What the task asks: In the news release below, what term is used for the earth's ability to eventually turn gasoline or diesel fuel into something harmless?

Excerpt to read:
——
News
from the Oklahoma Corporation CommissionMatt Skinner, Public Information Officer
Phone: (405) 521-4180, FAX: (405) 522-1623, www.occ.state.ok.us
August 9, 2000
CORPORATION COMMISSION STAFF LOOK TO UNLOCK MOTHER EARTH’S POLLUTION-FIGHTING SECRETS
(OKLAHOMA CITY) - Environmental analysts at the Oklahoma Corporation Commission are working to shed more light on Mother Earth’s seemingly mysterious ability to rid herself of some of the pollution caused by fuel spills.
After years of overseeing and monitoring clean-up efforts of sites where soil and groundwater has become polluted with gasoline or diesel fuel, the Technical Department of the Commission’s Petroleum Storage Tank Division has amassed a huge amount of data. Using a statistical formula refined in-house, analysts are hoping to come up with some answers to questions that have thus far been unanswerable. The initial phase of the process is expected to take at least two years.
"The earth’s ability to eventually render gasoline or diesel fuel into something harmless is called natural attenuation," said Project Environmental Analyst Supervisor Neil Garrett. "What we want to do is analyze the data in hopes of developing information that will tell us when we can walk away from a site knowing the natural process will do the remaining work, and that the site will not pose a future threat to, for example, a homeowner planning to dig a water well in the area."
Leonard Billingsley, Project Environmental Analyst, compares the process to a hungry teenager. "There are types of bacteria that form naturally in the presence of such things as a gasoline spill, and under the proper conditions, devour the fuel. It is rather like studying conditions in which a teenager is living in a house, and Twinkies are disappearing from the kitchen cabinet," he said. "We know who is doing the eating, but we want to know how fast he is eating them, and under what conditions. Does the type of cabinet they are stored in make a difference? Does it vary from house to house? If so, how and why?"
Project Environmental Analyst Frank Vernon said, "We hope the project will result in the development of an assessment tool which will give those responsible for the clean-up of a given site the means to know the site’s potential for natural attenuation, how long it will take, and if and how man should help the process along."
——
Dataset content:
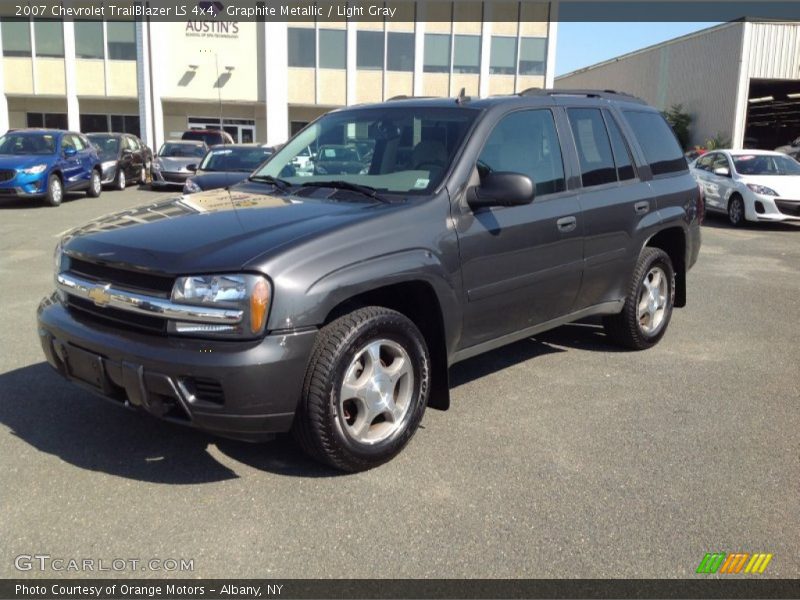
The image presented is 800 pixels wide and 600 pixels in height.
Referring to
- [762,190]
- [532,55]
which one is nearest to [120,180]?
[762,190]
——
Task output: Natural attenuation.